Lady Kenyon schickt Krücken, und MB, die nun einmal die Gemeindeschwester ist,
findet ihn bei ihrer Rückkehr in der ungewohnten Position des Patienten vor —
flach auf dem Rücken.
    Sie weiß, was zu tun ist. Unter
dem Schutz ihrer beruflichen Neutralität eilt sie geschäftig ins Pfarrhaus, und
von da an finden die Rendezvous in seinem Schlafzimmer statt. Am 1. November
bleibt sie bis Mitternacht. »Bin sehr müde«, notiert er vor dem Einschlafen. MB
ist zärtlich besorgt. Sie schenkt ihm eine Pfeife mit Lippenbiß-Mundstück samt
Tabak und bringt ihm einen Spazierstock, »damit ich hinauskomme«. Viel Zeit
oder Energie, um aus dem Haus zu humpeln, scheint sie ihm allerdings nicht zu
lassen. Im Tagebuch ist nur noch von ihren Hausbesuchen die Rede. Nach ungefähr
zehn Tagen — der Umfang der Intensivpflege muß allmählich etwas übertrieben
gewirkt haben — taucht ein magisches Wort auf: Massage. Das Bein ist auf dem
Wege der Besserung, benötigt aber täglich Massagen. Was für ein Glück, könnte
man denken, daß er bei MB in so kompetenten Händen ist.

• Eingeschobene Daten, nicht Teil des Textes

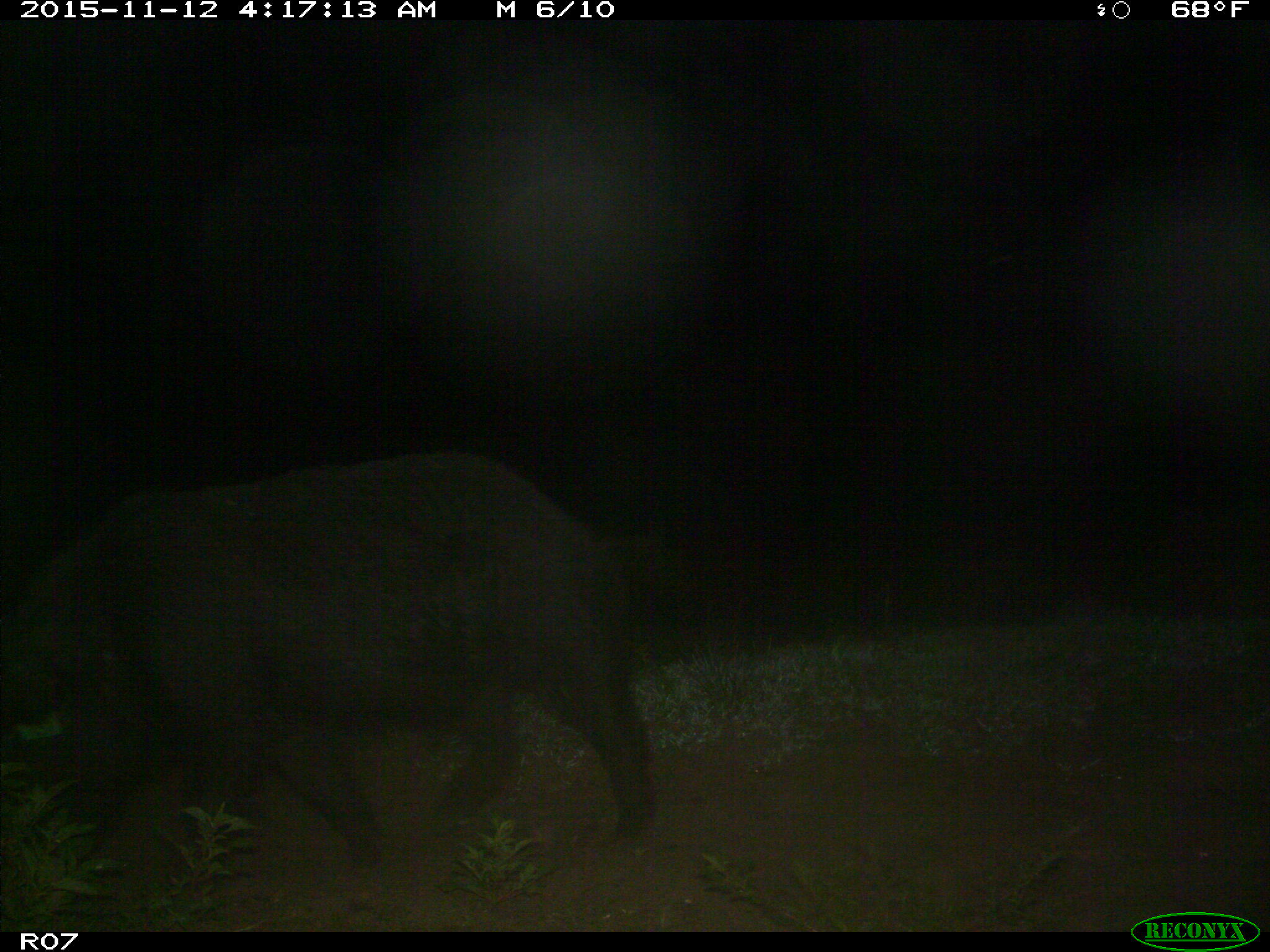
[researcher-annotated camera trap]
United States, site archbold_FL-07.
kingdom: Animalia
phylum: Chordata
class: Mammalia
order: Artiodactyla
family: Suidae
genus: Sus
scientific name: Sus scrofa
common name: wild boar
Sus scrofa (wild boar).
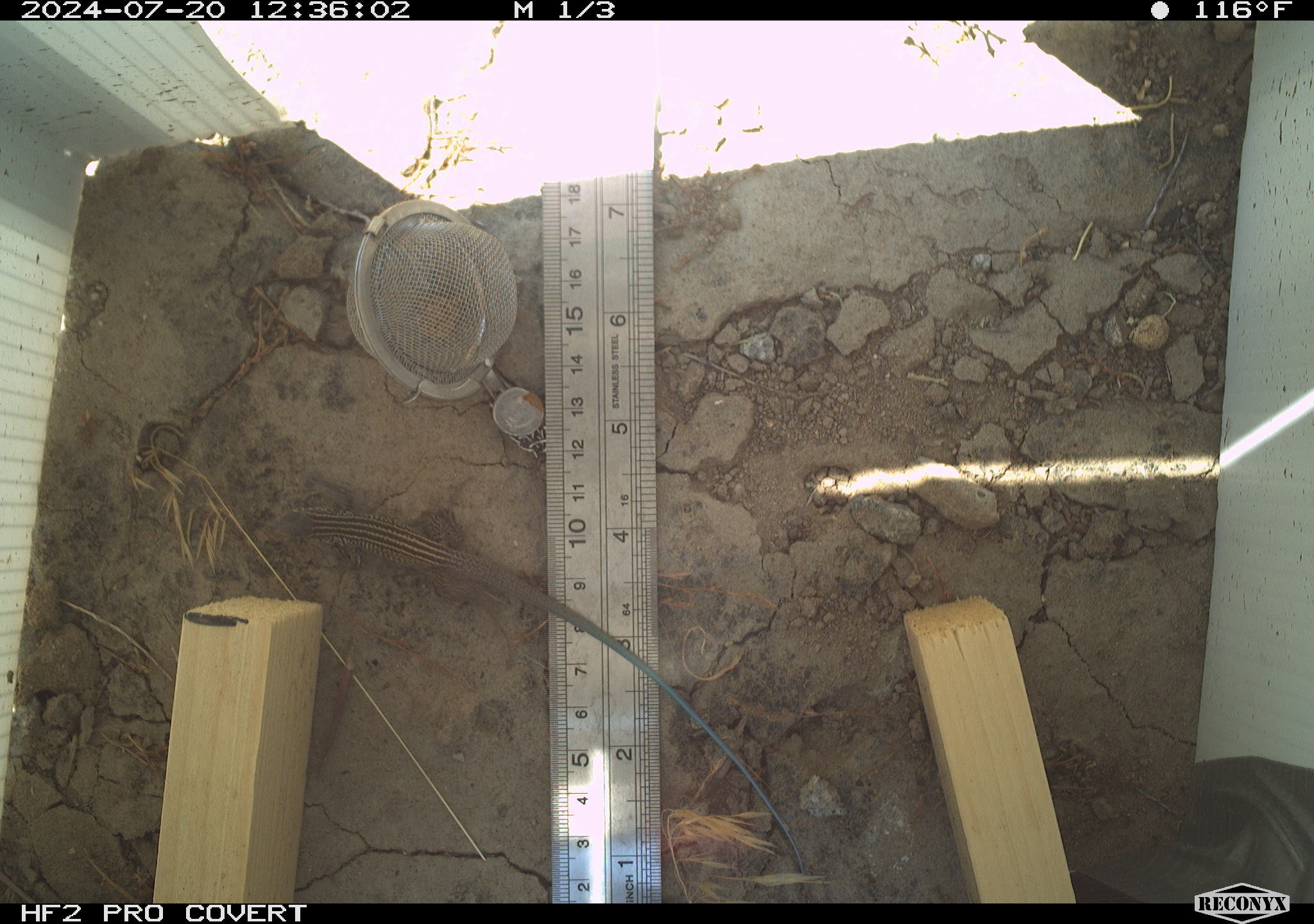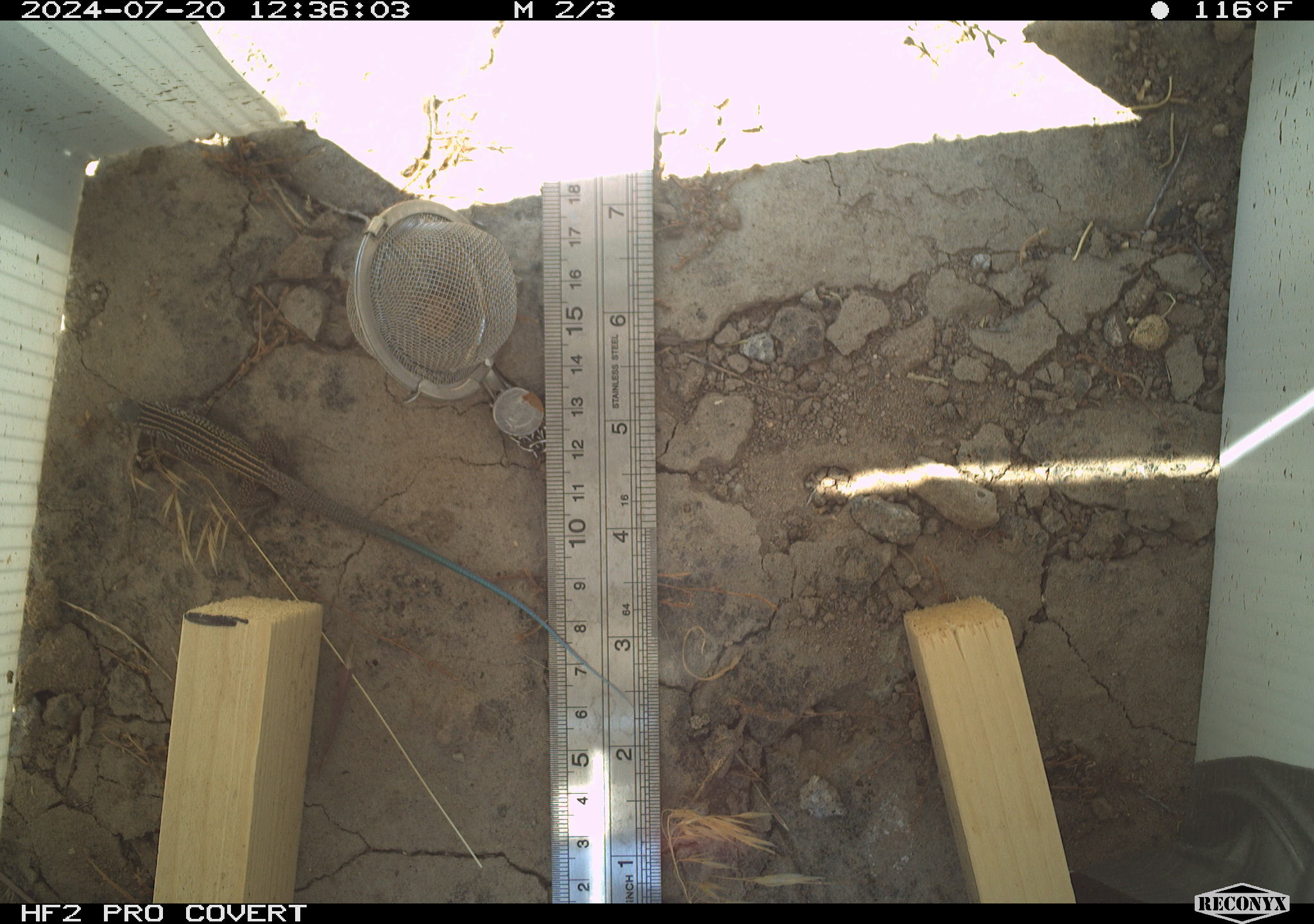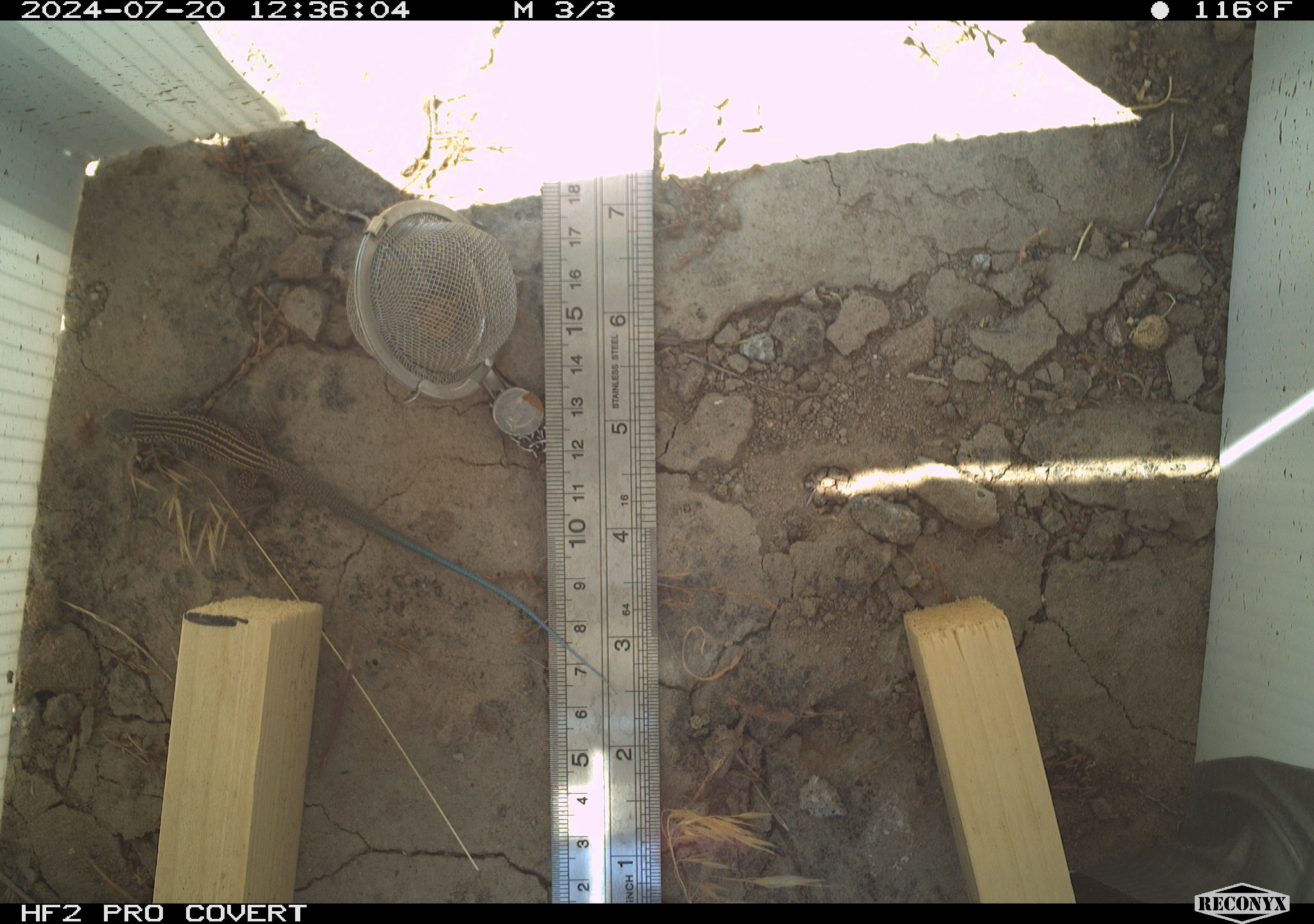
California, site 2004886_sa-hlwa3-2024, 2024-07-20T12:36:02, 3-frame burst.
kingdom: Animalia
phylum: Chordata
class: Reptilia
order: Squamata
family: Teiidae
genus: Aspidoscelis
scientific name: Aspidoscelis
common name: whiptail lizards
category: aspidoscelis species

Der Unfall erweist sich
im nachhinein als ein Segen, jetzt, da es draußen scheußlich ist und die Nacht
früh hereinbricht.
    Liest man jedoch zwischen den
Zeilen — die allmählich etwas monoton werden: Massagen und immer wieder
Massagen — , genießt er die ins Haus verlegte Sünde nicht uneingeschränkt. In
einem Eintrag vom 16. November beispielsweise findet sich ein interessanter
Lapsus: »Am Vormittag kam die Schwester (MB) und hat mich schon wieder
massiert.« Am achtzehnten ist er »ziemlich deprimiert... bin froh, wenn mein
Bein wieder soweit ist, daß ich hier herauskomme.« Am dreiundzwanzigsten führt
die Massage zu einem »langen, ernsten Gespräch mit MB, den ganzen Vormittag«.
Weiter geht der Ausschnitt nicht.